→ MATERIALS PROVIDED
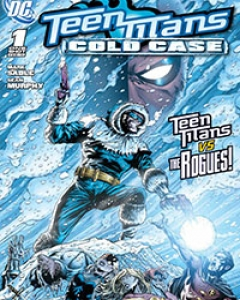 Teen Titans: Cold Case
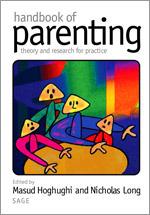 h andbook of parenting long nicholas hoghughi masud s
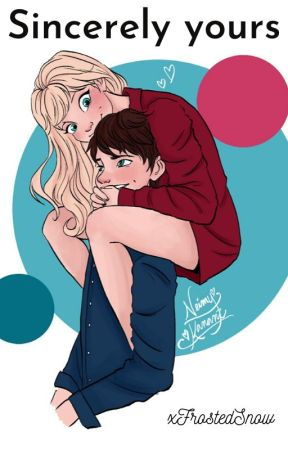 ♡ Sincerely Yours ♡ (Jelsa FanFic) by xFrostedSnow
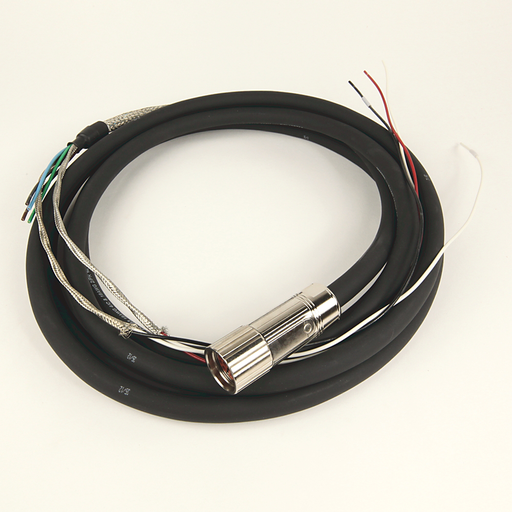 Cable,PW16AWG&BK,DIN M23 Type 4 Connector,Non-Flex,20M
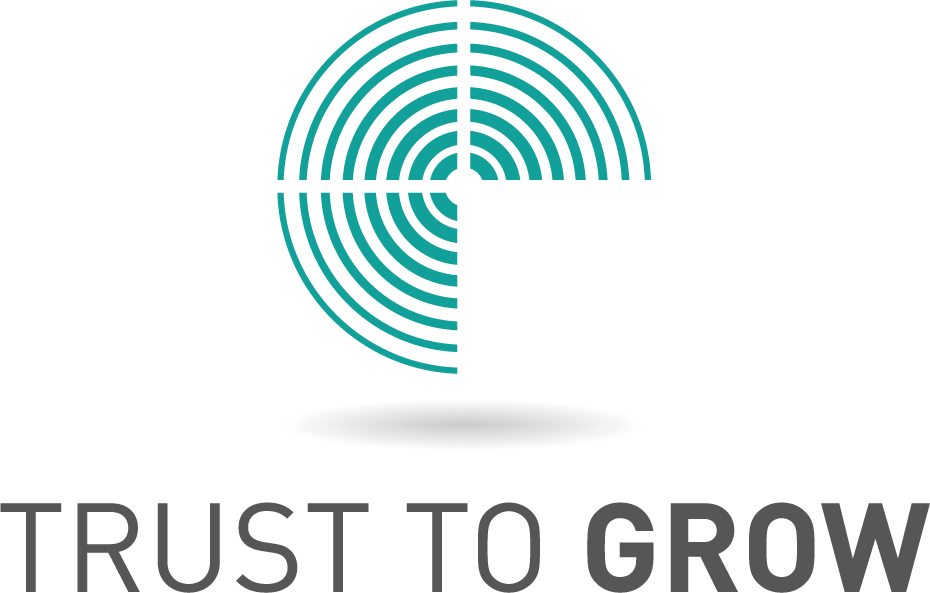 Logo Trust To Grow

→ PROBLEM DESCRIPTION
All of the material above needs to be restated exactly, with no pictures.

→ EXPECTED ANSWER
 Teen Titans: Cold Case
 h andbook of parenting long nicholas hoghughi masud s
 ♡ Sincerely Yours ♡ (Jelsa FanFic) by xFrostedSnow
 Cable,PW16AWG&BK,DIN M23 Type 4 Connector,Non-Flex,20M
 Logo Trust To Grow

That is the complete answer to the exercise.